Since history cannot provide an accurate guide to what lies ahead, forecasters currently predicting how the market will perform in 2008 are sometimes having to rely on guesswork. The depth of the problems resulting from the American sub-prime crisis is not yet clear, for example. It is certain that the resulting credit crunch has made UK mortgage lenders much meaner, but other side effects may still emerge that would have repercussions on both sides of the Atlantic.
The response of the nervier kind of buy-to-let investor to stagnating or sliding prices is also difficult to divine. As recently as 1993, the role of amateur landlord was much less popular than it is today. But even Capital Economics, the gloomiest guru collective, does not foresee a collapse in this sector. There are likely to be painful lessons, however, for those who invested unwisely in low-grade apartments in shoddy poorly located developments in Leeds, Liverpool and other cities. There are fears that these may go down in history as the properties most adversely affected in the downturn of 2008. For most other homeowners, the sensation of this slowdown seems likely to be more a ride down a gentle slope than a stomach-churning sudden descent.
GARAGES GO SKY HIGH
The prices fetched by garages are not yet a key indicator, but they do say something about confidence in the long-term prospects of the market in certain cities.
A double garage in Edinburgh sold for about £90,000 this week, a record. The space is suitable only for parking – it could not be transformed into a more valuable pied-à-terre for its new owners.
Huge potential for uplift, however, lies behind the $700,000 ($340,000) price of a garage in a block being built in the Chelsea district of Manhattan – which is an island of property price optimism amid the deepening sub-prime-induced misery elsewhere. Owners of apartments in this block will be able to drive into an elevator that will hoist them to garages on the same level as their luxury lofts. The security-conscious will be able to dodge “the hoods in the hood”. Those who are in the public eye will also be able to evade the photographers for whom celebrities forced to park in the street are ready prey.
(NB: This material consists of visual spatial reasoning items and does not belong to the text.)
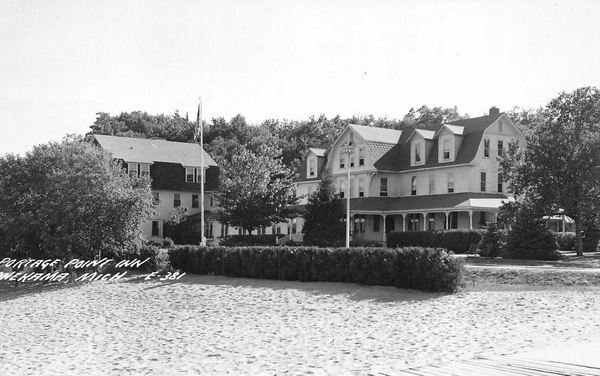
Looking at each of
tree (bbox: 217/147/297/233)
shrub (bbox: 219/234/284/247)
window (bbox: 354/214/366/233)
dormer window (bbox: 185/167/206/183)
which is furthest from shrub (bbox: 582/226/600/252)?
dormer window (bbox: 185/167/206/183)

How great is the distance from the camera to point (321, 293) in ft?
81.7

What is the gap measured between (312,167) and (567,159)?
30.9m

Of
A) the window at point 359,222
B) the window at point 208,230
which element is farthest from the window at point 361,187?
the window at point 208,230

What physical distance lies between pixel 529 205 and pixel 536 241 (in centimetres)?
319

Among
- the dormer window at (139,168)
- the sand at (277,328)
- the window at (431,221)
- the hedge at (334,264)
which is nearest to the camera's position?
the sand at (277,328)

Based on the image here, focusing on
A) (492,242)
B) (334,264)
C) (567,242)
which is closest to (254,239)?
(492,242)

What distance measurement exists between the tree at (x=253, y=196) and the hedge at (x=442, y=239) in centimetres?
1010

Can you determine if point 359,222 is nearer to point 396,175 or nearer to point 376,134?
point 396,175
As we report on pages 6-7, the garage feature is so popular that nearly three quarters of the $3.65 million-plus apartments are already sold. These values suggest faith in the continued availability of lucrative employment in Wall Street and the rest of New York. The jobs of paparazzi, however, may be under threat.
ESTATE OF MIND
Estate agents are called all sorts of things, some of them not that nice. Anyone who is less interested in the denigration of this trade than why they are so called (when most deal in semis rather than rather country piles) should know that the 200th anniversary approaches of their naming. The Times was involved.
Melanie Backe-Hansen, the historian at Chesterton, the estate agent, has uncovered the first use of the term “estate agent” in the edition of The Times of November 9, 1807. Formerly “house and estate agent” was the preferred phrase. The shorter name stuck and estate agents thrived to become businesses so successful that some are even able to employ their own in-house historians.